Aturan menulis ini berbeda-beda pada tiap perusahaan media ataupun penerbit. Kenapa bisa gitu? Sebagai pedoman menulis, gaya selingkung merupakan hasil kesepakatan redaksi. Untuk beberapa aspek kepenulisan, tetap berpegang ke Kamus Besar Bahasa Indonesia (KBBI). Tetapi untuk aspek lainnya ditentukan sendiri oleh masing-masing media/penerbit.
Apa sih Gaya Selingkung itu?
Dalam bahasa Inggris, gaya selingkung dikenal juga dengan istilah style book atau style guide. Menurut KBBI, kata selingkung berarti sekeliling, sekitar, terbatas pada satu lingkungan.
Gaya selingkung mengacu pada gaya penulisan yang dipakai di suatu lingkungan. Lingkungan dalam hal ini adalah redaksi media dan penerbit. Jadi, tiap media/penerbit punya aturan masing-masing terkait penulisan yang berlaku untuk reporter, editor, dan semua yang bertanggung jawab memproduksi tulisan.
Ciri pembeda gaya selingkung ini biasanya terlihat dari bagaimana tiap media menulis kata-kata tertentu, seperti Alquran/Al-quran, Ramadan/Ramadhan, Salat/Sholat, dan Kakbah/Ka’bah. Ada media yang tetap berada di jalur penulisan sesuai KBBI dengan memilih kata Al-quran, Ramadan, Salat, dan Ka’bah. Tetapi karena alasan tertentu, ada juga media yang memilih berlainan mahdzab dengan menentukan gaya mereka sendiri.
Apakah itu salah dan melanggar tata bahasa? Nah, menurut ahli bahasa Indonesia, Gorys Keraf, bahasa merupakan lambang bunyi yang bersifat arbitrer. Artinya, enggak ada suatu keharusan bahwa suatu rangkaian bunyi harus mengandung arti tertentu.
Makna sebuah kata tergantung dari konvensi atau kesepakatan masyarakat penutur bahasa tersebut. Dengan kata lain, penggunaan bahasa bersifat manasuka aja, bukan sesuatu yang enggak bisa diganggu gugat. Fungsi utama bahasa kan sebagai alat komunikasi. Jadi asal maksudnya bisa tersampaikan dengan baik, enggak ada masalah ejaan mana yang dipakai: Alquran, Sholat, atau Ramadhan. Bebas.

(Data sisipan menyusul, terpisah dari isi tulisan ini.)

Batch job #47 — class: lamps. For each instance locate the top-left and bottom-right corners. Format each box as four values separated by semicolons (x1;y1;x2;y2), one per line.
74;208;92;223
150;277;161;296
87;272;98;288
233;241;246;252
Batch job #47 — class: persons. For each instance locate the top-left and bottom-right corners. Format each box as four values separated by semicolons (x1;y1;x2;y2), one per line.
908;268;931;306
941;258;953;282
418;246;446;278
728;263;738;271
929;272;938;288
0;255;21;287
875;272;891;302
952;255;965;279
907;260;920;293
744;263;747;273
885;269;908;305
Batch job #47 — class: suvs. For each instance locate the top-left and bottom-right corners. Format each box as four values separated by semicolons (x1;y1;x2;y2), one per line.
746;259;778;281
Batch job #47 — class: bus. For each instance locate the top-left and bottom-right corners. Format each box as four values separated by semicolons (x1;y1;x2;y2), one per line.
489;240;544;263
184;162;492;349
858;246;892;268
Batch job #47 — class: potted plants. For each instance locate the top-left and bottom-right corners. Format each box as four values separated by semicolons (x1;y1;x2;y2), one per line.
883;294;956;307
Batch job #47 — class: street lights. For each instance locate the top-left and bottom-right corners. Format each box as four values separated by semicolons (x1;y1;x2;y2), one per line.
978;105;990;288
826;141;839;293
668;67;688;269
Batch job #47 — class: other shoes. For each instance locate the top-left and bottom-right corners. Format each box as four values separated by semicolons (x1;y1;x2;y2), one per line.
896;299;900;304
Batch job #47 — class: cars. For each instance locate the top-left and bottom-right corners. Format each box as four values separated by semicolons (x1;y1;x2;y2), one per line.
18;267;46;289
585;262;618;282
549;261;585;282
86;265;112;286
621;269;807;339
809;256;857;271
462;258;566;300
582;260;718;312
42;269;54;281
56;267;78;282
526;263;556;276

Target pembaca menentukan gaya selingkung
Biasanya, gaya selingkung juga disesuaikan dengan target pembaca. Blog Zenius juga punya gaya selingkung sendiri. Gaya bertutur di Blog Zenius berbeda dengan yang ada di Kompas, Detik, atau Tempo. Blog Zenius biasa menggunakan kata ganti orang pertama dan kedua (aku-kamu, gue-elo) untuk menyapa pembaca. Diksi dan gaya bahasanya juga cenderung lebih santai.

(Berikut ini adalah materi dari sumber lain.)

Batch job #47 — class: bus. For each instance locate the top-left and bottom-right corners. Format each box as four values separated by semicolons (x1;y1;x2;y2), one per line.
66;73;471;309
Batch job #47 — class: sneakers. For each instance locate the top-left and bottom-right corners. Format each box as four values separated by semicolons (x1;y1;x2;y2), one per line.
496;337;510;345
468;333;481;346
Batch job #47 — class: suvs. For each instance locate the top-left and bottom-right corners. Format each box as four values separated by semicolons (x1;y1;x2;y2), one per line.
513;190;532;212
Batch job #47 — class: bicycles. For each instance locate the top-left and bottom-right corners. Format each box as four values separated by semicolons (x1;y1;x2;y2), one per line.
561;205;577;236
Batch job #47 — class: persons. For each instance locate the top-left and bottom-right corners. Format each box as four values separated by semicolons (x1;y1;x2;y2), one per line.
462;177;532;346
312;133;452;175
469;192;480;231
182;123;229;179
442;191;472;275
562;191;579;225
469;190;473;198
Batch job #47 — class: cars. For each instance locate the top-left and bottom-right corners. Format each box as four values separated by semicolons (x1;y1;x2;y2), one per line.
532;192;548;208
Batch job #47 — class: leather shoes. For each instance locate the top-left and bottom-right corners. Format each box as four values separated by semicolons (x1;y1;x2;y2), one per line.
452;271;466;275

Sedangkan media pada umumnya, baik cetak maupun online, justru memakai kata ganti orang ketiga. Kalau kamu perhatikan, artikel-artikel di media massa langsung menyebut narasumber dengan nama lengkapnya: Presiden Joko Widodo, Ridwan Kamil, atau Atta Halilintar. Selanjutnya, pihak yang diberitakan ini ditulis dengan sebutan “dia”, “ia”, atau “mereka”.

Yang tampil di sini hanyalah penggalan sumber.